(Records for the task)

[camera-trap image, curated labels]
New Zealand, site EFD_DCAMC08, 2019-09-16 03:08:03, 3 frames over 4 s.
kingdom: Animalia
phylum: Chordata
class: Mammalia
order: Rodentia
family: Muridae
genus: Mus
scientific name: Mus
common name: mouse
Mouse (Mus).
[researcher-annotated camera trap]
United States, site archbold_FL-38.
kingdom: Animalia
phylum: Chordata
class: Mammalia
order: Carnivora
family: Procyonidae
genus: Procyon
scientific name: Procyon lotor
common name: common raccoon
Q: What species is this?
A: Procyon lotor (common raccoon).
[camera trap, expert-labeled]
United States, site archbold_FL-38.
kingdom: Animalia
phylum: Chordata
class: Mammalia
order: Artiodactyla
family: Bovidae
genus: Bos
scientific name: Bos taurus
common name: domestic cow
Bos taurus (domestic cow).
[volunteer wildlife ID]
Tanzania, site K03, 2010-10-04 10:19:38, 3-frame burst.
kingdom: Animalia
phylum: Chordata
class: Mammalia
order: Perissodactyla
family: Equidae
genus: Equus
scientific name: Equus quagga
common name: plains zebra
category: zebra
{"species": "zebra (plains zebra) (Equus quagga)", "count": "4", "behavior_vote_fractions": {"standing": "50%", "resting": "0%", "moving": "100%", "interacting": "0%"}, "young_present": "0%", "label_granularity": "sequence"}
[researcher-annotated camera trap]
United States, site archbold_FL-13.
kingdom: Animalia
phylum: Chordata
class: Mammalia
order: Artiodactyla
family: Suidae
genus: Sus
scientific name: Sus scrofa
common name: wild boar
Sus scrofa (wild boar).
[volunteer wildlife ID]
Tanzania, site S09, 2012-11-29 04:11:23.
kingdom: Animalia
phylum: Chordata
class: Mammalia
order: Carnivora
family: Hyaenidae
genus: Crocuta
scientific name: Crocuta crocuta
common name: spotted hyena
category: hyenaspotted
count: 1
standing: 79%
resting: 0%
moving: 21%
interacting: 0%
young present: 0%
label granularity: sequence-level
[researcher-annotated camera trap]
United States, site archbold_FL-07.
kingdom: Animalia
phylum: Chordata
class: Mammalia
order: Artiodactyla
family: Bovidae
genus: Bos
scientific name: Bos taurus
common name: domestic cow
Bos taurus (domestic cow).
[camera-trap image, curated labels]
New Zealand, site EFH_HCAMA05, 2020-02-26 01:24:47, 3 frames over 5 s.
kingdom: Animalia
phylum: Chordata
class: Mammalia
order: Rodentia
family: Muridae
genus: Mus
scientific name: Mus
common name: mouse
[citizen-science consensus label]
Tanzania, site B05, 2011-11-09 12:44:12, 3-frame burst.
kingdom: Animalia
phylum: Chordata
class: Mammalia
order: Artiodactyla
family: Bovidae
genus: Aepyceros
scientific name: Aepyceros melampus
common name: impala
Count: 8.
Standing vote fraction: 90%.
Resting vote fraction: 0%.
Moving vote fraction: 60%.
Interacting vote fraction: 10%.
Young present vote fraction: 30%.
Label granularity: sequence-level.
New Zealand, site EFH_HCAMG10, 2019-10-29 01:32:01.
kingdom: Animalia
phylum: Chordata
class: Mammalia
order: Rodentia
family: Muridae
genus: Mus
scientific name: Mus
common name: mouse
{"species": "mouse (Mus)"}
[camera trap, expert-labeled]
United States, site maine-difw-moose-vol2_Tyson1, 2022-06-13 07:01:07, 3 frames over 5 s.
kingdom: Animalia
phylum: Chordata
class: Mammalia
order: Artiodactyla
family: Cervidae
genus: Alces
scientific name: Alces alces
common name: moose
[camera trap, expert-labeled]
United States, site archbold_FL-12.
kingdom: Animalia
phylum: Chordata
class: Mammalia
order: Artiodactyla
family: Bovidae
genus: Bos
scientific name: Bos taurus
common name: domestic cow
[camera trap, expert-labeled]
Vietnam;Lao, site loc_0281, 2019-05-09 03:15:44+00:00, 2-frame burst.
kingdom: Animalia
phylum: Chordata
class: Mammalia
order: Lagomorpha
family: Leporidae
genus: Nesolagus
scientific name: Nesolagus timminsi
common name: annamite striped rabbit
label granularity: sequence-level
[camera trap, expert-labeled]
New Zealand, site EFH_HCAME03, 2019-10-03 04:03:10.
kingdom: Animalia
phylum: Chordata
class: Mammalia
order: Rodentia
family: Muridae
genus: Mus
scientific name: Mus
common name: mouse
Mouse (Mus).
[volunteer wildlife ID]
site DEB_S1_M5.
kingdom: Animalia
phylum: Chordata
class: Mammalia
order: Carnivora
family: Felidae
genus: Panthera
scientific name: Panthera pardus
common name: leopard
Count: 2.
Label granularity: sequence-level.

(End Records for the task)

Problem:
Scan the data for the word "quagga" and copy every line where it shows up.

Your response:
scientific name: Equus quagga
{"species": "zebra (plains zebra) (Equus quagga)", "count": "4", "behavior_vote_fractions": {"standing": "50%", "resting": "0%", "moving": "100%", "interacting": "0%"}, "young_present": "0%", "label_granularity": "sequence"}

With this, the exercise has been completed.